Open tomwayson opened 4 years ago

tomwayson commented 4 years ago

So glad to see Ember finally trying to modernize it's outdated build system, which to me has felt like it's Achilles's heel. I watched Ed's EmberATX talk and followed along w/ my own build of the super-rentals app, and I really like where this is headed so far.

However, I was hoping that ember's loader.js would not be used at all (i.e. only use webpack's built in loader), but I see that vendor.js still has it, and see that see that the stage 3 output references window.define(). The problem is that even though ember's loader.js has a noConflict mode, Ember does not expose any way to enable that, which makes it hard to integrate libraries that (for reasons, like using a hosted Dojo 1 build, don't ask) need to be able to define that global. This has been a long standing problem for (I'll admit) a small group in the ember community. There are multiple addons dedicated to dealing w/ this problem (that I'm aware of):

https://github.com/richardaiko/ember-derequire https://github.com/Esri/ember-cli-amd https://github.com/Esri/ember-esri-loader (which I maintain)

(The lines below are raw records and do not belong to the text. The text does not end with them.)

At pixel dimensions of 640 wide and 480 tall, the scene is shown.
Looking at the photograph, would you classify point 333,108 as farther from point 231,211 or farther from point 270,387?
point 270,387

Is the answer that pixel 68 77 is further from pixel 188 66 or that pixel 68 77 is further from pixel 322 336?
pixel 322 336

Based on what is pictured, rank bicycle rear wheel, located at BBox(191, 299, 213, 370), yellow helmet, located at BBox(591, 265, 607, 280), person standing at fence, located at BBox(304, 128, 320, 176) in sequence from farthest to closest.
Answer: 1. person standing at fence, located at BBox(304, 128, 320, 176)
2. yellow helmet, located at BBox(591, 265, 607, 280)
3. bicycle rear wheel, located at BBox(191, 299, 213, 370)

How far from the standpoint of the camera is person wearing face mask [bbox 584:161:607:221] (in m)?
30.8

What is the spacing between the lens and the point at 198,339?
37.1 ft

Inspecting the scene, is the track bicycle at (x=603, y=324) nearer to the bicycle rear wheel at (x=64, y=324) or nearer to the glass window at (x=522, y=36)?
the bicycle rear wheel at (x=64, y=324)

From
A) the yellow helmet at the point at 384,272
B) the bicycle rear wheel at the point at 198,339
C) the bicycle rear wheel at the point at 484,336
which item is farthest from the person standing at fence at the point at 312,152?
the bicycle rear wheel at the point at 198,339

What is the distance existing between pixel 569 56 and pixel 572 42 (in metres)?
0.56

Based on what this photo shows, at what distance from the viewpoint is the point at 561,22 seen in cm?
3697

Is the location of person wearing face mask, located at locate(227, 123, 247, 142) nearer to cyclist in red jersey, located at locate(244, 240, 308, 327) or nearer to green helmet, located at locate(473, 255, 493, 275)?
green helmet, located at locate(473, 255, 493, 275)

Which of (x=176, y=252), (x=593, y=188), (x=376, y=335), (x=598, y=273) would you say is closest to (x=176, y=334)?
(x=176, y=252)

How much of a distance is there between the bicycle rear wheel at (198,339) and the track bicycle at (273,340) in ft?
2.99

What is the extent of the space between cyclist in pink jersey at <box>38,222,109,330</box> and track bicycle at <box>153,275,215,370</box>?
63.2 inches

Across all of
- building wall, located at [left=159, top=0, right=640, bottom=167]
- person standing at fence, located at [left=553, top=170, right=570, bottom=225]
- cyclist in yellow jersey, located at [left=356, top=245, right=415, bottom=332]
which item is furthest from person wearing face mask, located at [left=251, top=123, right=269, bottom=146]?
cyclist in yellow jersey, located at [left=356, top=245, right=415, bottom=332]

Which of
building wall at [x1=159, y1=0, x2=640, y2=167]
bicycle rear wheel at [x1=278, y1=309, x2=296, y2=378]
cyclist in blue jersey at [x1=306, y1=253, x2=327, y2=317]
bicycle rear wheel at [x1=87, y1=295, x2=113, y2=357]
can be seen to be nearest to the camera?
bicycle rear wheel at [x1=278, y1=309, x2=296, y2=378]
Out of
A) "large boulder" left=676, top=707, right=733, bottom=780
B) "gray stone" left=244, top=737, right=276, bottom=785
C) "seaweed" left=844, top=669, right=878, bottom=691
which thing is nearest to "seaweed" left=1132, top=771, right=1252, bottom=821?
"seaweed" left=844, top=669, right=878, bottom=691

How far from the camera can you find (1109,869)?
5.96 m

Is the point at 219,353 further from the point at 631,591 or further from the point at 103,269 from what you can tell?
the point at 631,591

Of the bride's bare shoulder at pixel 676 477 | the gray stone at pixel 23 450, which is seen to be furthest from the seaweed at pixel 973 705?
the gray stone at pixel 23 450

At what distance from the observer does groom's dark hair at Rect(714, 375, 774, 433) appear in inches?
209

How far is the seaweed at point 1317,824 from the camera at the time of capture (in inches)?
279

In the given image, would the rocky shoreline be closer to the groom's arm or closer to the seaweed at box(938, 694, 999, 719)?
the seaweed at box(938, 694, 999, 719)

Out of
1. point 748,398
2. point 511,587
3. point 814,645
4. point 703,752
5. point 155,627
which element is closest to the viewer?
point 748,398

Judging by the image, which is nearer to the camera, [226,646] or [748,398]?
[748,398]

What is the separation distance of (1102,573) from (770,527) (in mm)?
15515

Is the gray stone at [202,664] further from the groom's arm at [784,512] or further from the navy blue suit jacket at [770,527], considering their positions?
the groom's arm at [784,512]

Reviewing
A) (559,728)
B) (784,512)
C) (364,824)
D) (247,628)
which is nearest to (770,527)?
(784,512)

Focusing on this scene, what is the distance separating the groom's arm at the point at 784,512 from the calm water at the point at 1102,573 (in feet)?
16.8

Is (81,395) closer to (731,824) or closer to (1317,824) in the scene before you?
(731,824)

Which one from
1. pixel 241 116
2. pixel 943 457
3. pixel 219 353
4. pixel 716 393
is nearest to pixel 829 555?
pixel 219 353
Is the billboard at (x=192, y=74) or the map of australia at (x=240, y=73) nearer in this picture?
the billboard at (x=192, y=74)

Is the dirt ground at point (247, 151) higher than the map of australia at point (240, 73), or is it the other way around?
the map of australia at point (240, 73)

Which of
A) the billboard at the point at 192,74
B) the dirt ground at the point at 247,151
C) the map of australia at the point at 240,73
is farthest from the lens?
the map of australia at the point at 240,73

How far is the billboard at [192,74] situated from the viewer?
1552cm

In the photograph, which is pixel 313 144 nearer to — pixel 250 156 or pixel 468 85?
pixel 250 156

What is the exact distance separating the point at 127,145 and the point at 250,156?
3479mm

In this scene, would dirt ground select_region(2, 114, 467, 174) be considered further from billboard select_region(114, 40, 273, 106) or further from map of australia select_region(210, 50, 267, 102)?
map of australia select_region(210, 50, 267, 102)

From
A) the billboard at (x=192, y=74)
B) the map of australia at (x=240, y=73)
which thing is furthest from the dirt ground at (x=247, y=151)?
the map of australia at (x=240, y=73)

All of which do some AST parsing or regEx to parse the build output and replace define and require with some alternate (like enifed and eriuqer), which is a really fragile hack that has required lot's of tweaking for edge cases over the years.

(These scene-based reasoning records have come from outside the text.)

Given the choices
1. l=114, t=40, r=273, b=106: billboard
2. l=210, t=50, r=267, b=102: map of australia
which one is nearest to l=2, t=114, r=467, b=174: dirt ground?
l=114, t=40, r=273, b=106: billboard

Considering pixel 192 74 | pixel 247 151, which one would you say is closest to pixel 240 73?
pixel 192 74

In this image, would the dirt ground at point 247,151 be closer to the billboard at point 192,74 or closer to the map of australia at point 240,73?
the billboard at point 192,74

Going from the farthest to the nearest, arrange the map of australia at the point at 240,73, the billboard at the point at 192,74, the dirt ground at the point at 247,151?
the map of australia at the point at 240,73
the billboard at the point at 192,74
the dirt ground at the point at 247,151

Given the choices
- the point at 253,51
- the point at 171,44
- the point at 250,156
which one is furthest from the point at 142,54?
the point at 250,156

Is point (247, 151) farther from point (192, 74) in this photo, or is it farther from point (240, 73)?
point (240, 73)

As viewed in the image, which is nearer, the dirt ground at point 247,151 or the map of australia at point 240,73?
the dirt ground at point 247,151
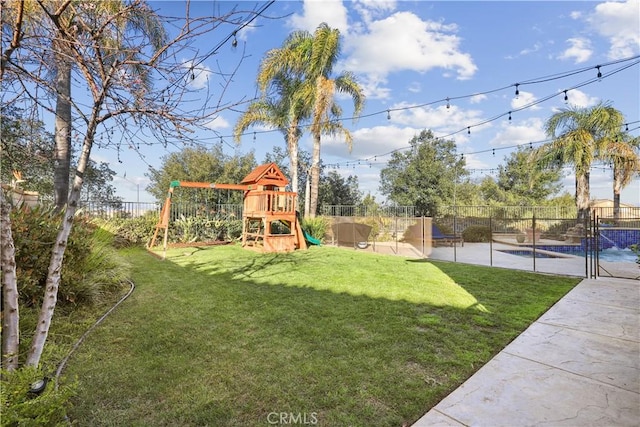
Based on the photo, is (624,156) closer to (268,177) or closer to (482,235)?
(482,235)

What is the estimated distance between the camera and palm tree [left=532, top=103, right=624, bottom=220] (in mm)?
13805

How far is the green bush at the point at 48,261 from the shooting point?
3441 millimetres

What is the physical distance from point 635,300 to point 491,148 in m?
12.6

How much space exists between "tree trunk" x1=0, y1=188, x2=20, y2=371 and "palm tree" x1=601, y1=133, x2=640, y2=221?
1898 centimetres

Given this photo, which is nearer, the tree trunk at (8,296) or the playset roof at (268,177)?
the tree trunk at (8,296)

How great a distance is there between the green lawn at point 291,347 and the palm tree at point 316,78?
347 inches

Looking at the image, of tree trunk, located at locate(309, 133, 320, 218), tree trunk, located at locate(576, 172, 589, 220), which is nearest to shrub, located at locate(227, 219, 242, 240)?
tree trunk, located at locate(309, 133, 320, 218)

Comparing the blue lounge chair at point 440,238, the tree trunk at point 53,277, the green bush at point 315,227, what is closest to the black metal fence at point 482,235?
the blue lounge chair at point 440,238

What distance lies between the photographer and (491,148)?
16000 millimetres

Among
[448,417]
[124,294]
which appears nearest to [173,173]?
[124,294]

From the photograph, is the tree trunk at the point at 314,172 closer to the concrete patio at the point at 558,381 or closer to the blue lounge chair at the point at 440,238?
the blue lounge chair at the point at 440,238

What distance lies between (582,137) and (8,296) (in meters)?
18.6

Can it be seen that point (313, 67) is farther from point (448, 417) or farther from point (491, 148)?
point (448, 417)

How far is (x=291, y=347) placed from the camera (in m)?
3.10
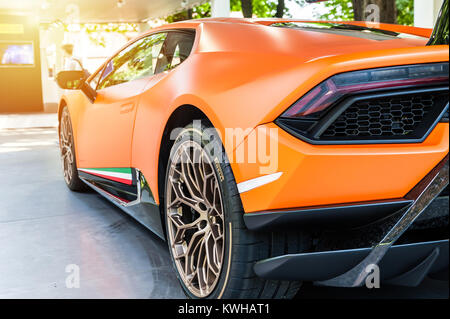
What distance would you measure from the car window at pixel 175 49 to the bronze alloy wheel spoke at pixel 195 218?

Is there any opportunity with embroider to fix this issue at the framework level so we can ultimately get rid of these addons?

ef4 commented 4 years ago

For Embroider this is mostly about compatibility. A lot of code in the ecosystem expects loader.js to be present. But you're right that Embroider removes most of the reasons loader.js was needed in the first place. The hard part is just getting everything else off that pattern. Including Ember's own resolver.

It would be possible to do an Embroider mode with no loader.js today. It involves turning off code that right now protects runtime define and require from being interpreted by webpack. But to make each require actually resolvable at build time, we'd need some fairly expensive analysis of all the vendor scripts to try to find the corresponding define. And we'd probably need to patch Ember's resolver to do a more legible thing when it's requiring modules (which is probably impossible under a classic build, but actually possible under Embroider given that we have a stage where we can statically see all the modules that have ended up in the app's namespace).

So overall, this would be an interesting capability and I'm not opposed if somebody else wants to work on it, but it's not high on my priority list. Keeping loader.js around helps more than it hurts right now in most cases, because eliminating it goes against the prevailing way things work in the ecosystem. To change that, we need to shepherd everybody away from directly accessing AMD.

It would be nice if somebody wants to take on the task of writing a thorough deprecation RFC for warning and then removing define and require. The challenge though is that it needs to explain what people should do instead in all the common cases. We have compelling answers for a lot of them (often it's "use ember-auto-import instead of manually shimming things). More dynamic cases are harder but I think I've covered most of them with the Embroider macro system (which works in both Embroider and classic ember-cli builds).